Last week, like dozens of other landlords, he painfully watched excavators bring it down when a private developer claimed ownership of the land that Odhiambo’s building stood on.

The father of two, who was also living in the flat, is now back to paying rent, a duty he thought he had escaped years ago.

“This is over Sh25 million gone just like that. I don’t think I can ever invest in land again,” he says.

He says a church had purchased a flat for Sh40 million just a few months ago.

In his former life just a few days ago, Obiri Omwange worked as a caretaker of four flats. Now, he cannot even afford the green slippers he is wearing.

Mr Omwange is among hundreds of Nairobi dwellers cursing the festive mood after he was robbed of most of his life’s hard work.

On that Tuesday dawn, Omwange had left his house in Nyamavilla estate to escort his wife, who was heading back upcountry.

He says tenants called him saying four bulldozers and excavators had been brought in. “I could not believe it,” he told The Standard.

Hundreds of youth had also been ferried by lorries and ran riot in the entire estate, breaking doors and looting. Cases of attempted rape were also reported.

More than 50 police officers, including the Kayole OCPD Joseph Gichangi, were also present to oversee the demolition orders signed by Environment and Land Court Deputy Registrar on September 17. The previous day Omwange had withdrawn Sh50,000 from the bank and given half to his wife in readiness for the festive holidays as she returned to the village.

By the time he was back to the estate, his door had been broken and looters had taken everything, including the Sh25,000 he had left on a table sure of the security of his house.
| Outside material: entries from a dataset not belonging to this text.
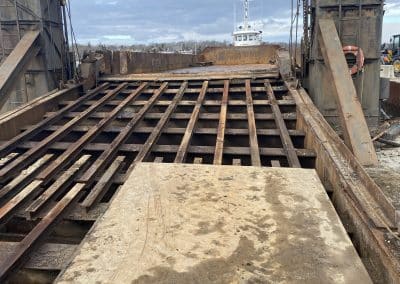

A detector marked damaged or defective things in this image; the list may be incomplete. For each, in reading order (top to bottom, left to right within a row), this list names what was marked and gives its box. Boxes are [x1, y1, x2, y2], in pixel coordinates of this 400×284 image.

rusted steel wall [108, 50, 198, 74]
rusted steel wall [198, 44, 280, 65]
rusty steel beam [316, 19, 378, 166]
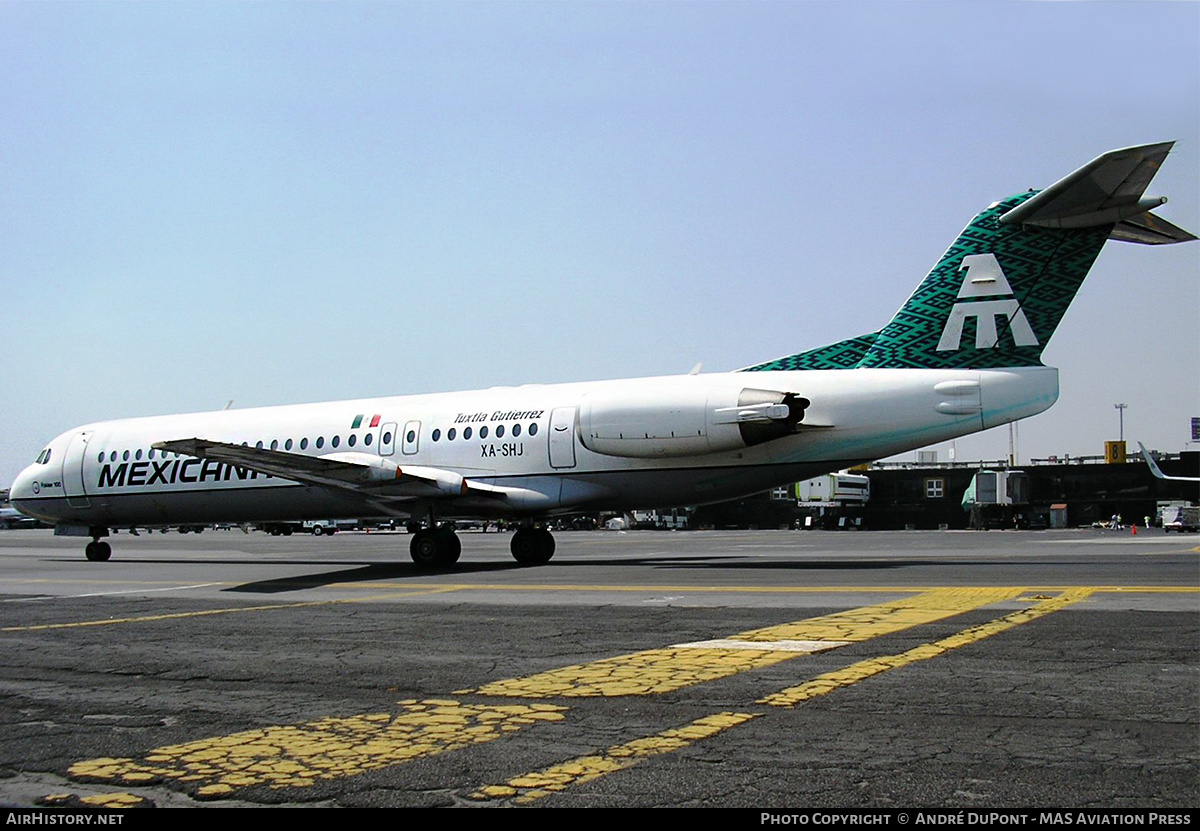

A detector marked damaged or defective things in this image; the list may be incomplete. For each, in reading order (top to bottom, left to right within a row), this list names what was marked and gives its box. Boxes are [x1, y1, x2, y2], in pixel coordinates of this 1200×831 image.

cracked asphalt surface [0, 528, 1195, 806]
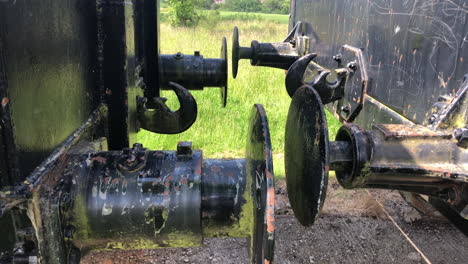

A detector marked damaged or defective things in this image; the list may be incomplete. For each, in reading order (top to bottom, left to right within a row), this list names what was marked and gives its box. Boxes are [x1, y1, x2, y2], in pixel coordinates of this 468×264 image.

rusty black machinery [0, 0, 274, 264]
corroded metal surface [284, 85, 328, 226]
rusty black machinery [232, 0, 466, 231]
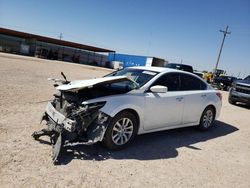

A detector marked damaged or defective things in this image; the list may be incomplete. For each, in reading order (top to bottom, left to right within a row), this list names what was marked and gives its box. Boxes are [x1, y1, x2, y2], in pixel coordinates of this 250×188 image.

crumpled hood [56, 75, 129, 92]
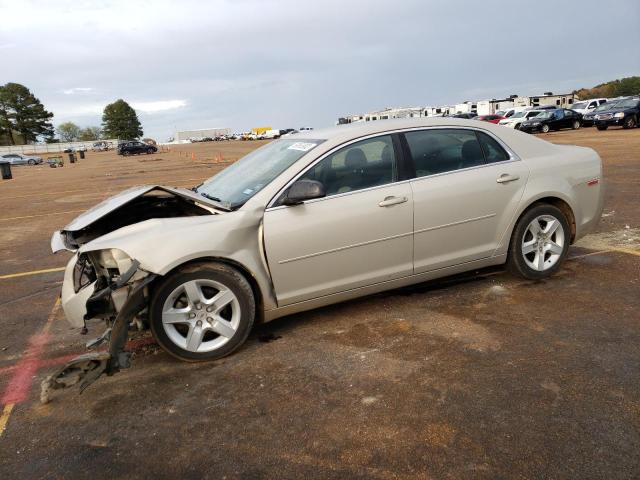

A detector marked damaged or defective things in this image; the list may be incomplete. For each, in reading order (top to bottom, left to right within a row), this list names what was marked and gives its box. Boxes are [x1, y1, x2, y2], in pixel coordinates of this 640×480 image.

Hundreds of youth, armed with new hacksaws and crowbars, have now descended on the wasteland in search of scrap metal. Stolen gas cylinders were going for as low as Sh500.

Another caretaker, who only identified himself as Nicholas, said his landlord could not even summon the courage to witness the destruction.

He told Nicholas since he was now out of a job to “help himself” with whatever could be sold from the building.

He removed all the doors of the two bed-roomed flat that has 20 housing units and sold them for at least Sh3,000 each.

By the time The Standard team left he was in the process of selling 20 1,000-litre tanks, sinks and taps from the building.